= Salt Water Barrier (Delaware River) =

The Salt Water Barrier was a proposed project on the estuary of the Delaware River, which was projected in the late 1950s to convert the lower reaches of the Delaware into a freshwater lake. The barrier was proposed as a 30 ft high dam near New Castle, Delaware, 53,300 ft long, equipped with locks for the passage of shipping to Wilmington and Philadelphia. A study for the project was authorized by Congress in 1958, with engineering evaluations and public hearings by the U.S. Army Corps of Engineers. The prime purpose of the project was to develop the lower river as a source of drinking water for communities along the lower river. Objections to the barrier included concerns about the oyster industry, shipping constraints, increased shoaling, ice formation, and most importantly, the possibility of trapping pollutants above the barrier. The project was found to be technically feasible, but not economically practical. It was not included in the final Delaware River Basin Report of 1962, which proposed reservoirs higher in the Delaware River basin, and no further action was taken.

==Description==
The impoundment was to be located just upstream of the eastern terminus of the Chesapeake and Delaware Canal, south of New Castle, so that the canal could remain at sea-level. Studies examined problems of ship passage, which would necessitate a system to flush the locks with pumped water to prevent salt water contamination. The study indicated that in the absence of regular tidal flushing there would be a buildup of pollutants in the impoundment that would render the fresh water reservoir unusable.

The barrier itself was proposed as a low dike built using hydraulic fill, armored against storms with concrete paving. An overflow spillway was to be set in a section of concrete structure, adjacent to four navigation locks that could accommodate vessels of more than 40 ft draft.

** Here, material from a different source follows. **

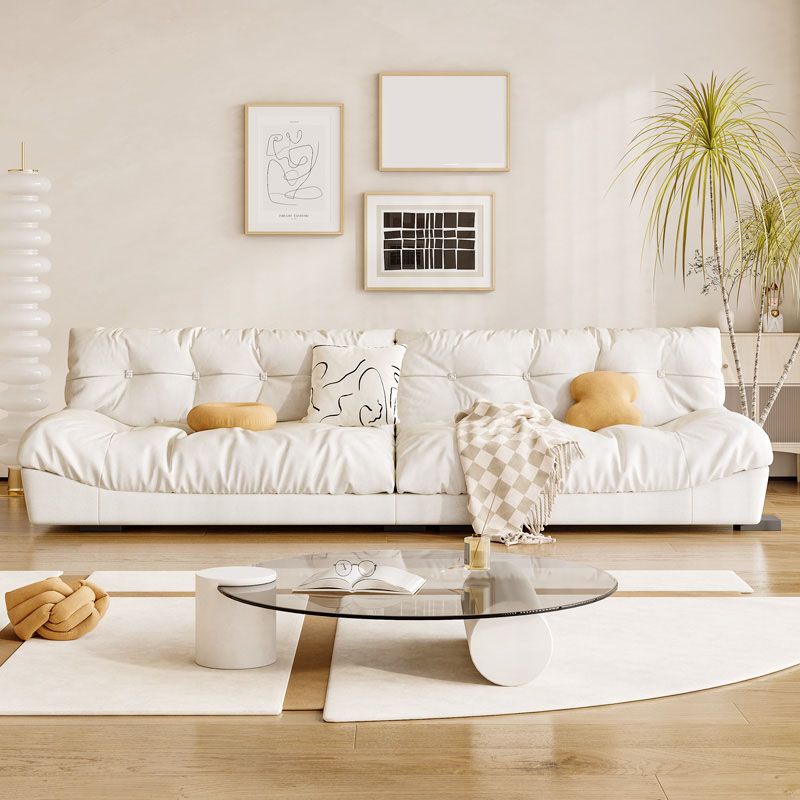 Modern de almohada cosida de almohada en sofá resistente a la mancha beige/naranja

A 13 ft diameter tunnel was proposed to carry water from an intake structure near New Castle at a depth of about 400 ft for 39000 ft in populated areas, or in a cut-and-cover trench in rural areas over 60000 ft to Hoopes Reservoir above Wilmington. Costs were projected in 1960 to be about $345,000,000 for the barrier, and between $35,000,000 and $45,000,000 for water tunnels. Costs for an alternative intake from the reservoir behind the existing Conowingo Dam on the Susquehanna River were estimated to be between $140,000,000 and $170,000,000. Annual costs were estimated in the same proportion as the differences between the projects.